>> Start Excerpt provided
An oil drip system is real easy to construct- some have 3 pieces of channel iron arranged in sloping steps so that the oil drips from one piece to the next as it burns.  A very simple one, however, just uses a single thick plate with a very small air gap above it.  When the chimney starts drawing well, the air velocity over the plate is quite high, causing the oil on the hot plate to vaproize quite well.  Simple ball valves are used to control flow.  

I may add a removable oil drip system to do "bisque" fires (efficient way to get rid of used oil. as well as fryolator grease... neighborhood will all be hungry) to a much lower temp.


----------



## Jags (May 19, 2009)

Adios Pantalones said:
			
		

> as well as fryolator grease... neighborhood will all be hungry



Won't that drive the pottery hippies over the edge....already having the munchies and then throwing this at them.


----------



## madrone (May 19, 2009)

Adios Pantalones said:
			
		

> An oil drip system is real easy to construct- some have 3 pieces of channel iron arranged in sloping steps so that the oil drips from one piece to the next as it burns.



That's the one. I'm looking forward to seeing it in action. No word about fry oil, but they're talking about building a bbq with a pallet of off-size bricks they mistakenly ordered. Usually the rest of the campus complains about the smoke, but that might change things.


----------



## Adios Pantalones (May 19, 2009)

A passive damper can be constructed for the chimney that may help reduce smoke- air introduced there mixes and combusts with the smoke.  An afterburner can also be installed to post-combust it.


----------



## madrone (May 19, 2009)

Damper's a great idea. I'll mention it. Things have actually drastically improved since they started burning dry seasoned wood instead of splitting it the day before the firing.


----------



## johnn (May 19, 2009)

Nice too come back on line to some more of your pieces.. sake  cup glaze,,indeed a keeper!! Looks like old english leather!


----------
>> End Excerpt provided
Required work:
- 1) In the forum thread, what is used to control the flow of oil in the drip system?
- 2) Quote the part of the forum thread that opens with the words "I may add a" and closes with "Jags (May 19, 2009)".
>> Start Supplied information
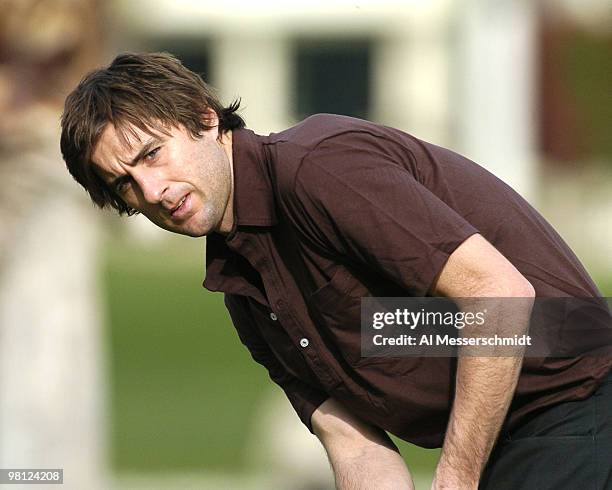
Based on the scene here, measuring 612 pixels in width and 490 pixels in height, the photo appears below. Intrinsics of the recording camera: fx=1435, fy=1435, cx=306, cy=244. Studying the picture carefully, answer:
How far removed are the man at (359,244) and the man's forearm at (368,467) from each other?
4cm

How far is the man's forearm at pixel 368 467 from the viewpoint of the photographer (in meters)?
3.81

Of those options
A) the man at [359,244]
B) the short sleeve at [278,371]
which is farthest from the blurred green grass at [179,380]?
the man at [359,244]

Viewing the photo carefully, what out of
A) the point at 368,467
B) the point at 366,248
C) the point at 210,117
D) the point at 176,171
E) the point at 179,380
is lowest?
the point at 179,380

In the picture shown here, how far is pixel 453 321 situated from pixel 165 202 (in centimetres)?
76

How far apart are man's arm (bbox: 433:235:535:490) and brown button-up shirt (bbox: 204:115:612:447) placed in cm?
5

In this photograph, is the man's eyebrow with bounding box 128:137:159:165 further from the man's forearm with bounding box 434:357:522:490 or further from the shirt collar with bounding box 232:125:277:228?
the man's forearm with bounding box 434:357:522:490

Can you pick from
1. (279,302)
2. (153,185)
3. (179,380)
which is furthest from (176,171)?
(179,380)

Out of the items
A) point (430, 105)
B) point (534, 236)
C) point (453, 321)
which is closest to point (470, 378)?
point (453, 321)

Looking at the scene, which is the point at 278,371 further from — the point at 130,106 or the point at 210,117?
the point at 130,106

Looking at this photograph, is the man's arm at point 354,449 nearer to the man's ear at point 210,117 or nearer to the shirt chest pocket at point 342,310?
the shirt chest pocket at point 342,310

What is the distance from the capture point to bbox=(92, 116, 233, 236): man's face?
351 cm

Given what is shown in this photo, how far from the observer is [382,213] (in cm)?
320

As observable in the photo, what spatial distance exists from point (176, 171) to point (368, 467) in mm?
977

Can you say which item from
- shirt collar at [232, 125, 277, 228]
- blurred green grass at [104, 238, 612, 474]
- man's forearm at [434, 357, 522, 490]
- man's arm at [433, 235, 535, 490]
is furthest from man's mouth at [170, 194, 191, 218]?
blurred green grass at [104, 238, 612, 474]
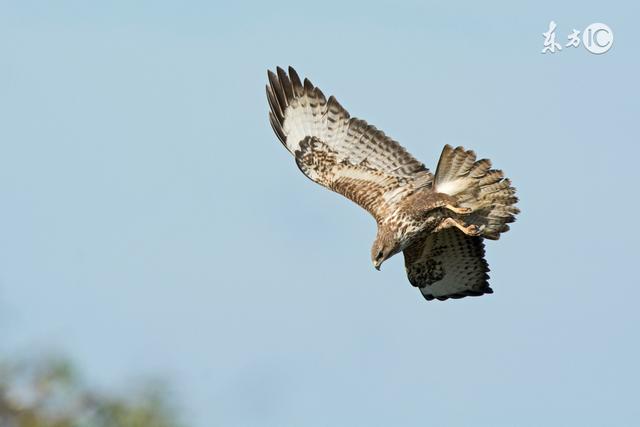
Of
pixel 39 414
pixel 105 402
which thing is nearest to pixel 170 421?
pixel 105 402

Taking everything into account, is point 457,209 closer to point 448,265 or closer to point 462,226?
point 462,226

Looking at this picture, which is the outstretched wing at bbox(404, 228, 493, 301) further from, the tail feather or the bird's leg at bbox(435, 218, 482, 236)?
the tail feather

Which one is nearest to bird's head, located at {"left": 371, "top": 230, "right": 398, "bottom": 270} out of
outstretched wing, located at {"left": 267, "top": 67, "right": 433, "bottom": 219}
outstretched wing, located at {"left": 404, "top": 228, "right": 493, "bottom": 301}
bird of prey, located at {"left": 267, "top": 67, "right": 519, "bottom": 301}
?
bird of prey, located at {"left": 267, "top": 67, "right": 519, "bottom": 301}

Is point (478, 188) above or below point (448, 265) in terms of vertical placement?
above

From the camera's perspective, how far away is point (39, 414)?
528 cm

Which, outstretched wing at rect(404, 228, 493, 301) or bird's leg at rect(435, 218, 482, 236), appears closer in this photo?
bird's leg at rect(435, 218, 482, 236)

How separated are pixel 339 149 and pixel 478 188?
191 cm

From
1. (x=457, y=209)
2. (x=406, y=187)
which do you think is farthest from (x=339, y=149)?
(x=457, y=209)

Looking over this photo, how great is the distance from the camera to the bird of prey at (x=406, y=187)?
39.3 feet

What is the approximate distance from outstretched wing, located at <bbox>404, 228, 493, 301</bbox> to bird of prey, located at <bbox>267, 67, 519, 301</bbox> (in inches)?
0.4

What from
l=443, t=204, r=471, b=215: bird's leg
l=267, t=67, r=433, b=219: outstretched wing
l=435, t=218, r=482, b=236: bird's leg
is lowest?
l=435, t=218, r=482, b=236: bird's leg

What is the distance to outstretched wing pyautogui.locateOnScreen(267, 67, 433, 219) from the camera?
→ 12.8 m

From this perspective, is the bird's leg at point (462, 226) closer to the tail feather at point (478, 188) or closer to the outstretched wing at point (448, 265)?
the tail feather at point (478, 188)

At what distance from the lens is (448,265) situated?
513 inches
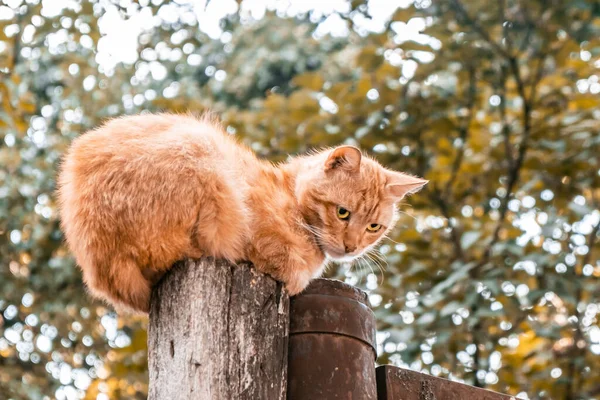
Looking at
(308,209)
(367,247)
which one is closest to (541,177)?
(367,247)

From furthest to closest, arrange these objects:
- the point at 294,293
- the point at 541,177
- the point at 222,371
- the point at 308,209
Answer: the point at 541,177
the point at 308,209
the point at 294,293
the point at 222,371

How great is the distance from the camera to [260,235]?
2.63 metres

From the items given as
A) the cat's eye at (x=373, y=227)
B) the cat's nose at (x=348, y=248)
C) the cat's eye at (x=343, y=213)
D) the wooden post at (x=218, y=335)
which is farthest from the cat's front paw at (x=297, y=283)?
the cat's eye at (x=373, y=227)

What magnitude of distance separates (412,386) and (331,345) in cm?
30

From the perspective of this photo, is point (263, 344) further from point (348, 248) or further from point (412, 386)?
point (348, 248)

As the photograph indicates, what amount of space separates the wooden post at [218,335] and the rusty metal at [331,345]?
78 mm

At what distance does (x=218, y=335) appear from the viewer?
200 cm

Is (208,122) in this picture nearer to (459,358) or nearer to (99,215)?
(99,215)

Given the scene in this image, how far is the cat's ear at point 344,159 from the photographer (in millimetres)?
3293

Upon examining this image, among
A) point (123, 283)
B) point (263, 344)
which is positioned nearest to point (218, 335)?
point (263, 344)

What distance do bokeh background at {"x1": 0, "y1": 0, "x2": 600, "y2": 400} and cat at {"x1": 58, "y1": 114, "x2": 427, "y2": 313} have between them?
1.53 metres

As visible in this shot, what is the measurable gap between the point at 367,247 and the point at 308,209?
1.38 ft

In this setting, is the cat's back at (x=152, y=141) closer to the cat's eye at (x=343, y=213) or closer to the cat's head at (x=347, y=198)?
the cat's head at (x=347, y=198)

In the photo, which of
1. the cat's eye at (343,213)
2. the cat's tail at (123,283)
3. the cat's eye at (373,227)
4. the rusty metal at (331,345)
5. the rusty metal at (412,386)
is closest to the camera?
>> End Supplied information
Correct answers:
- 1) Simple ball valves.

- 2)
I may add a removable oil drip system to do "bisque" fires (efficient way to get rid of used oil. as well as fryolator grease... neighborhood will all be hungry) to a much lower temp.


----------



## Jags (May 19, 2009)